Joe Wright (director of ‘Atonement’ and ‘Pride & Prejudice’) has diversified with this action film focusing on the female trained assassin Hanna (played by Saiorse Ronan from ‘Atonement’ and ‘The Lovely Bones’). It isn’t obvious that he isn’t familiar with the genre, he tackles an action film with style and skill but the problem here isn’t the direction. It’s the writing which lets the film down.
‘Hanna’ begins in a forest in the middle of nowhere; we see a young girl trained both mentally and physically by her father (Eric Bana) to become an assassin. This is fine, but the real problem the film never really reveals to us is why this is necessary. It is made known that there are “bad people” after Hanna but it is hard to understand why this training is necessary when the film begins with her alerting this organisation of her whereabouts. It makes little sense, but then the audience hardly cares.
The visual spectacle of the film is by far enough to distract you from the flawed script. The geography of the film spans from icy tundra to Moroccan desert and European city which gives the audience the impression of a vastly important subject (even if it isn’t really) but also adds scale and excitement to the story. Fight scenes are of the quality of the ‘Bourne’ Films, they are up close, fast and merciless. One fight in particular is deeply impressive; it consists of one extended shot which follows Eric Bana down an escalator and face off with numerous agents.

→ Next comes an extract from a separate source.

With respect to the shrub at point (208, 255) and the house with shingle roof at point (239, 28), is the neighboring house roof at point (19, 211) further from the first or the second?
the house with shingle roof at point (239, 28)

In fact, in many respects ‘Hanna’ is just Bourne with a young female lead. Both have a story involving some political intrigue and an underdog fighting a huge corporation and both have a confused identity they strive to discover. However, what the Bourne Trilogy gets right is the balance of complex story with action, something ‘Hanna’ seems at a loss to find. Perhaps Joe Wright is attempting to make an “action” film and so deliberately leaving the more narrative aspects of the story by the wayside. Whether true or not, the audience gets this impression and unfortunately the film loses that cerebral engagement the Bourne films have.
The most well known actors; Cate Blanchett and Eric Bana, are definitely not the stars of the film, although perfectly adequate they seem only there to frame Saiorse Ronan’s growing stardom. Saiorse shows us yet again that she isn’t just a one trick pony; she proved her worth in her oscar nominated performance in ‘Atonement’ and now she shows real potential to be a HUGE star. For a young performer she holds the audience’s attention particularly well, and provides a well rounded character with wit, intelligence and beauty. She is definitely one to watch for the future.
So, although it is essentially ‘Bourne’ with a young girl and a shakier story, ‘Hanna’ does prove to be worth the watch. Joe Wright proves himself yet again as a very capable visual director and an excellent performance by Saiorse Ronan keeps the audience emotionally engaged. But here, the phrase “Style over Substance” comes to mind. It’s up to you whether this is a good or bad thing.